1 A 3 O R N

A Note on Per-Token Linear Transformations in Tranformers

Created: 2025-07-12
Wordcount: 0.8k

For the last few weeks, I've been experimenting with a per-token linear projections added to the residual stream of an LLM. They consistently seem to give a reasonably large decrease in loss, despite their absurd simplicity.

All we do is add one more element to the standard Transformer block:

from torch import nn

class TransformerBlock(nn.Module):

    def __init__(self, config, index):
        super().__init__()
        self.attention = SelfAttention(config, index)
        self.ff = MLP(config, index)

        # New!
        self.extra = PerTokenTrans(config, index)

    def forward(self, x, token_indices):

        x_att = self.attention(norm(x))
        x = x + x_att

        # New!
        x = x + self.extra(x, token_indices)

        x_ff = self.ff(norm(x))
        x = x + x_ff

        return x

The per-token-transform here does three things:

  1. Projects the residual stream down to a much smaller (~square root of hidden dim) size through a simple linear layer.
  2. Multiplies the stream with a token-index-specific matrix, within that tiny subspace.
  3. Projects up back to the full hidden dimension. Following NanoGPT, I initialize this matrix to zero.

This is a ton of parameters (~4x more), but very few floating-point-operations, and also relatively little memory. It dependably increases performance up to the largest size I've managed to test, and across a variety of Transformer widths / heights. Here's a typical improvement, whch looks about the same at every sale I've found.

Token-Linear Transform

Note that this chart is typical in the sense that it starts off even or a bit behind, in terms of wall-clock time, before pulling ahead.

Note also that this is a slightly pessimistic chart -- I've found that this change may let you bump up the learning rate higher than you otherwise might, but this is of learning-rate-matched runs.

You can frame this change in two different ways, I think:

  • You can see it as a simplified per-token Hash MoE. if you want. We route each token to a different "expert", it's just a very small expert with no discontinuity.
  • You can see it as a way to have an extra per-token embedding, and thus save on compute, in the same way that the NanoGPT speedrun has extra embeddings per-token put into the value section of attention.

This seems to be the best-working version of a family of possible alterations.

Here's how I stumbled on this:

First, BlinkDL described a way to to improve the MLP in a Transformer on Twitter.

Basically, you have an embedding vector for each token for each layer, with size [hidden dimension], where each element is initalized to 1. Then, after each MLP, you elementwise multiply the output of each MLP by this embedding before adding back to the residual. At the start of training, this does nothing because it's just elementwise multiplication by 1; but soon we learn some kind of per-token modulator for the output of the MLP. This consistently

Second, well -- in this schema, each token's embedding only alters one number with the elementwise multiplication. I naturally wondered if you could increase performance by allowing an actual linear transform.

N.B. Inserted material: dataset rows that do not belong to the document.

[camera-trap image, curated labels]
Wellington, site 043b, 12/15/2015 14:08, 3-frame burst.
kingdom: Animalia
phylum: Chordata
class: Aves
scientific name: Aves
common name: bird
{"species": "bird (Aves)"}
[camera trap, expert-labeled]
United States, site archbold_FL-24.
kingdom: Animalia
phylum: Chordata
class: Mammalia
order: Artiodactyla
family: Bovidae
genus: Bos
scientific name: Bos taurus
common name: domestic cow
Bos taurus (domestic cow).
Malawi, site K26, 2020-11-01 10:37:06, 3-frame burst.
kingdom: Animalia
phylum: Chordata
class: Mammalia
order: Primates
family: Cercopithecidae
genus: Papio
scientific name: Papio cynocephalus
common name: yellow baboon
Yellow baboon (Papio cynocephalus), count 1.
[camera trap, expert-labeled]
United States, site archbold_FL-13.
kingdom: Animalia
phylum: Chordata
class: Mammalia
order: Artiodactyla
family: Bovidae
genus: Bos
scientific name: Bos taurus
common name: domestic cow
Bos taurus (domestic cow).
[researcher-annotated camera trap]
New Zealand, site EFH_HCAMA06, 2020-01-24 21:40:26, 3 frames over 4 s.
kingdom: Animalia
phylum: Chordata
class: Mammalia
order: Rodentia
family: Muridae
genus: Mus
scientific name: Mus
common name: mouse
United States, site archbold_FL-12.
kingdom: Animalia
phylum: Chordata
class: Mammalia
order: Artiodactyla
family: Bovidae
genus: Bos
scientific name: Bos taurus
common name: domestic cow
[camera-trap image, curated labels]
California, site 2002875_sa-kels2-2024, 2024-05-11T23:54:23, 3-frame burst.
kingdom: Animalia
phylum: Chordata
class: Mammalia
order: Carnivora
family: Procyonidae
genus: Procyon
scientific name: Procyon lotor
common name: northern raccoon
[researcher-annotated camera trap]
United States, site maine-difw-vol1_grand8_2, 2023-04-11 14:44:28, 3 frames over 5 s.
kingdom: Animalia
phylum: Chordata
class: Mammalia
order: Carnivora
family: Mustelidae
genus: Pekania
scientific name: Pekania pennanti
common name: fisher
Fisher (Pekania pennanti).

So I reshaped the vector to be a matrix with the same number of elements, then after each MLP projected down to this smaller dimension, multiplied by the transform, and cast up. This did indeed work much better, instantly.

  1. But then -- why have rescaling in the MLP at all? Why not add it to the residual dimension instead? This also seems to improve performance a bit. And so it reached its current form.

I've made a lot of local modifications to this (non-linearity in subspace, various different initialization schemes, grouped convolutions), but it seems hard to improve from here. It's a local maxima as far as changed that come readily-to-mind are concerned.

I'm not sure how promising this is.

This is leaning a little hard on tokens as meaningful units of semantic information, and this might not be the future. I'm also working with a small-ish vocabulary of only 30k. It's conceivable this would work less well with a larger vocabulary. And I have no idea how it would interact with a real MoE.

But on the other hand, this has worked really well over a bunch of different hyperparameters. Seems relatively promising.